• **Exercise aim**:
Starting at the line that contains "What is the measured" and ending at the line that contains "5.57 meters", copy those lines with "paved walkway" changed to "stone path" and nothing else altered.

● ● ● ● ● ● ●

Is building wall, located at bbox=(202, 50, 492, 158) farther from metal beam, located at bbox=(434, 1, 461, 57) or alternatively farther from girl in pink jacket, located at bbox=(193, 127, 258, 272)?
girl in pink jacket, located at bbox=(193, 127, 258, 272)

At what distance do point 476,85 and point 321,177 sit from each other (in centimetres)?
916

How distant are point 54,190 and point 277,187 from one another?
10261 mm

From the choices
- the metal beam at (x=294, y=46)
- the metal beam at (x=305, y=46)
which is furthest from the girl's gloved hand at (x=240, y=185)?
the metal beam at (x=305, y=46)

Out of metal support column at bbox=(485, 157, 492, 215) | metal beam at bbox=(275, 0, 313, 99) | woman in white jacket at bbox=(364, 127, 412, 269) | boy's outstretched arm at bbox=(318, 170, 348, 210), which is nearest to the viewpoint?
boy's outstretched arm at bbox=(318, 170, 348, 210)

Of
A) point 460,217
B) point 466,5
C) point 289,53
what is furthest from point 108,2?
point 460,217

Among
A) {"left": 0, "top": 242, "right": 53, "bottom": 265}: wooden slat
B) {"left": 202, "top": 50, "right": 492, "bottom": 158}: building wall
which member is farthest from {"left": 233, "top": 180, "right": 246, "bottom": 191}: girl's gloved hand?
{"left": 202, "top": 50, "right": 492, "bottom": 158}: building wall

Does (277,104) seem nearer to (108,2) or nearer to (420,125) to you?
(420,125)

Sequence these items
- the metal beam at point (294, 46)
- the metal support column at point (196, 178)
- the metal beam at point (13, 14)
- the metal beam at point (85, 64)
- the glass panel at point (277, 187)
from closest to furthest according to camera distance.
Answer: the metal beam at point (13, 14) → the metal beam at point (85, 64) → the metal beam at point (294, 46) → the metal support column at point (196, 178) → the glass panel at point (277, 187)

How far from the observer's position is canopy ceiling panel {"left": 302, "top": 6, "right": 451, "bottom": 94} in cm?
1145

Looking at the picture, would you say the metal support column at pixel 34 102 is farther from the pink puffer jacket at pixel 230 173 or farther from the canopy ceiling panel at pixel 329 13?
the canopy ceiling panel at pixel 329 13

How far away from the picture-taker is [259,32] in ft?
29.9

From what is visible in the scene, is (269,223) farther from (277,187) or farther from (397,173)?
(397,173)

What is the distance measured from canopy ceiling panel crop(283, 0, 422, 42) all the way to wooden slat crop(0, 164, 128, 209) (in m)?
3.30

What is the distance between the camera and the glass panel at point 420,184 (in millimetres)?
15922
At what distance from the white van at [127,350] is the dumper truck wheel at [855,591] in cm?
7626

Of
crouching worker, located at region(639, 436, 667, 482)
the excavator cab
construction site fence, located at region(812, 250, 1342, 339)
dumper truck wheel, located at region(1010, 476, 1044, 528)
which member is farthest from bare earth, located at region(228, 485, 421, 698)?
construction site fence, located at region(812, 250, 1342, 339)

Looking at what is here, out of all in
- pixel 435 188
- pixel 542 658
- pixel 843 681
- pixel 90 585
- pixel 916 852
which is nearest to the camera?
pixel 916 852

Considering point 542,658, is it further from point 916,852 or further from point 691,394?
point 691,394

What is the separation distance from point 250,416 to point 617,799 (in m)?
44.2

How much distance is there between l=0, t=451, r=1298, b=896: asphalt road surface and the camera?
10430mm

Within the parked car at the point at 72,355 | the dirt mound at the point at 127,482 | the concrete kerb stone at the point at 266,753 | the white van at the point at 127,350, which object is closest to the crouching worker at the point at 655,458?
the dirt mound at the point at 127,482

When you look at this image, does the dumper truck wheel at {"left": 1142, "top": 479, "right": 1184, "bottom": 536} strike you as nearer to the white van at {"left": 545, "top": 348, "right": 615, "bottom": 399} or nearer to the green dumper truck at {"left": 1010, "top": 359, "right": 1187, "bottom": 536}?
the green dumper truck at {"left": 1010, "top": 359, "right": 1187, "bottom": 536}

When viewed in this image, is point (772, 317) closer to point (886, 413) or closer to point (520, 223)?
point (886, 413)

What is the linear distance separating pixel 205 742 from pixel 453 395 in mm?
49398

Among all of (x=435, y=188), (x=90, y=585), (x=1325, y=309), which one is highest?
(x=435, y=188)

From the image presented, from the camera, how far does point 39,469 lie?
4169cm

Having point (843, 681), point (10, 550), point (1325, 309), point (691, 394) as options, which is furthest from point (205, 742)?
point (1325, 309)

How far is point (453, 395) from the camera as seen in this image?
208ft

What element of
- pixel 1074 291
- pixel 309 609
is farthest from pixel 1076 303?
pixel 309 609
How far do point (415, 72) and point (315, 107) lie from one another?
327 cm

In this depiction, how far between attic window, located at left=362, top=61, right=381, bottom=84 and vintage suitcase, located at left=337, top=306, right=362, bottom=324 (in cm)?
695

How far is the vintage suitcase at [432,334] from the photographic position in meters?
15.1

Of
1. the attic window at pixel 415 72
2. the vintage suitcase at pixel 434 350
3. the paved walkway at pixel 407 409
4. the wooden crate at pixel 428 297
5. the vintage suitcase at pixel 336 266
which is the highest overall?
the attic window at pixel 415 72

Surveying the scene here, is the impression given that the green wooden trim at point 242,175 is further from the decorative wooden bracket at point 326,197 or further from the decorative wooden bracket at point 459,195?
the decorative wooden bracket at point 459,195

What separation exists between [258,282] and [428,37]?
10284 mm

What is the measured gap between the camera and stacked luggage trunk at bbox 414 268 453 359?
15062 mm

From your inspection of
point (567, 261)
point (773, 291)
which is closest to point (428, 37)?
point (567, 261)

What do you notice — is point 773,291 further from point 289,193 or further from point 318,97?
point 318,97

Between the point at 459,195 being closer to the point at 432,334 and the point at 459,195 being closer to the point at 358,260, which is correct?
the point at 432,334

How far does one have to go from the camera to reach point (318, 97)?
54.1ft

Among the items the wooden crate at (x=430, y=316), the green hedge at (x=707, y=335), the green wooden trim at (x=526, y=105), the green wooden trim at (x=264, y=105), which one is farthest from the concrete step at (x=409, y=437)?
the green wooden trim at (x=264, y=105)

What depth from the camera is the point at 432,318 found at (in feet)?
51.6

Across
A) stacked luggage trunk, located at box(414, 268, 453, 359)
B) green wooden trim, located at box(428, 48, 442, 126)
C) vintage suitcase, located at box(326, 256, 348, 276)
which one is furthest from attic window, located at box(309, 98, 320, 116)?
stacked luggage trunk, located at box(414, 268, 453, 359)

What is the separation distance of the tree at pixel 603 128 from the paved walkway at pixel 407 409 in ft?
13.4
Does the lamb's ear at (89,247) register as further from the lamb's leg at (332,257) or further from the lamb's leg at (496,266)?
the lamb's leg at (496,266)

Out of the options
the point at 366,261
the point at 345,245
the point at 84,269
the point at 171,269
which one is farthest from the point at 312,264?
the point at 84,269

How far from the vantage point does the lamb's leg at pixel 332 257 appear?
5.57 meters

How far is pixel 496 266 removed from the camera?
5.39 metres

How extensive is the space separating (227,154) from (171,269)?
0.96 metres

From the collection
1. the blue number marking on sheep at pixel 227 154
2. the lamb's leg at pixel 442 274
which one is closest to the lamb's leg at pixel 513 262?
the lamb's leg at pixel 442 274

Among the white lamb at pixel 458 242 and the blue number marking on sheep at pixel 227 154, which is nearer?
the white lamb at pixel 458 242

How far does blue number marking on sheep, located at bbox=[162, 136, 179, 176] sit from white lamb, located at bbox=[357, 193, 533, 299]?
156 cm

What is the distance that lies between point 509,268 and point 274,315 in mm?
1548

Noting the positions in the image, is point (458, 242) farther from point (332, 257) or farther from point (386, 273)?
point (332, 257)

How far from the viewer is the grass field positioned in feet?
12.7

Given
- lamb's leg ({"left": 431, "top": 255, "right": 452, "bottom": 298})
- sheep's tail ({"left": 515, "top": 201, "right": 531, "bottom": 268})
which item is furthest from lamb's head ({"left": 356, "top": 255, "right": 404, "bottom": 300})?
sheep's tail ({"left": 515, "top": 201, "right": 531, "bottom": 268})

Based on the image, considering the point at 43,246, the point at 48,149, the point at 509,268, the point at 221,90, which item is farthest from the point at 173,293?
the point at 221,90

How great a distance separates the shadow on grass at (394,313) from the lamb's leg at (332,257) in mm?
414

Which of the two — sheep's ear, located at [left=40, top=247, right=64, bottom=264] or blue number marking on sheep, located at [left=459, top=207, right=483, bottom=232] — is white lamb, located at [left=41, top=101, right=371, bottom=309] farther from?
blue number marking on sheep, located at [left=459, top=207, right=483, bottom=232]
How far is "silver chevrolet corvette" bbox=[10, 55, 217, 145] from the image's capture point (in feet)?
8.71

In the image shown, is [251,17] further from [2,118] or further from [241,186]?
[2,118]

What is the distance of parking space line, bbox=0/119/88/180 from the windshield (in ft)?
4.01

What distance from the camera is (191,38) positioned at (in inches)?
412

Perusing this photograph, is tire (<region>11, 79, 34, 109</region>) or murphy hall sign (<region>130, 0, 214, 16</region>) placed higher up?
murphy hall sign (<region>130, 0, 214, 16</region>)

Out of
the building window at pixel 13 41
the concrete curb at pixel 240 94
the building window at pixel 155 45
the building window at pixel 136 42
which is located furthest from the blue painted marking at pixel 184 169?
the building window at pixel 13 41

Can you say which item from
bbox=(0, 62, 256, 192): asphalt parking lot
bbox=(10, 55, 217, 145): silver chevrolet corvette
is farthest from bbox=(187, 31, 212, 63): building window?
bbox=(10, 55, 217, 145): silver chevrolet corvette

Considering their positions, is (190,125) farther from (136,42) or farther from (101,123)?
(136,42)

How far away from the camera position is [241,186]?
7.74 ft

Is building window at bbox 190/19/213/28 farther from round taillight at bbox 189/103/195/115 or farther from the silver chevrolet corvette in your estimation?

● ● ● ● ● ● ●

• **Exercise solution**:
What is the measured gap between the camera and stacked luggage trunk at bbox 414 268 453 359?
15062 mm

From your inspection of
point (567, 261)
point (773, 291)
which is closest to point (428, 37)?
point (567, 261)

What do you notice — is point 773,291 further from point 289,193 or further from point 318,97?
point 318,97

Between the point at 459,195 being closer to the point at 432,334 and the point at 459,195 being closer to the point at 358,260, which is correct?
the point at 432,334

How far does one have to go from the camera to reach point (318, 97)?
54.1ft

Among the items the wooden crate at (x=430, y=316), the green hedge at (x=707, y=335), the green wooden trim at (x=526, y=105), the green wooden trim at (x=264, y=105), which one is farthest from the concrete step at (x=409, y=437)?
the green wooden trim at (x=264, y=105)

What depth from the camera is the point at 432,318 found at (in feet)?
51.6

Across
A) stacked luggage trunk, located at box(414, 268, 453, 359)
B) green wooden trim, located at box(428, 48, 442, 126)
C) vintage suitcase, located at box(326, 256, 348, 276)
which one is furthest from attic window, located at box(309, 98, 320, 116)?
stacked luggage trunk, located at box(414, 268, 453, 359)

What is the separation distance of the tree at pixel 603 128 from the stone path at pixel 407 409 in ft?
13.4
Does the lamb's ear at (89,247) register as further from the lamb's leg at (332,257) or further from the lamb's leg at (496,266)?
the lamb's leg at (496,266)

Out of the options
the point at 366,261
the point at 345,245
the point at 84,269
the point at 171,269
which one is farthest from the point at 312,264?
the point at 84,269

How far from the vantage point does the lamb's leg at pixel 332 257 appear?
5.57 meters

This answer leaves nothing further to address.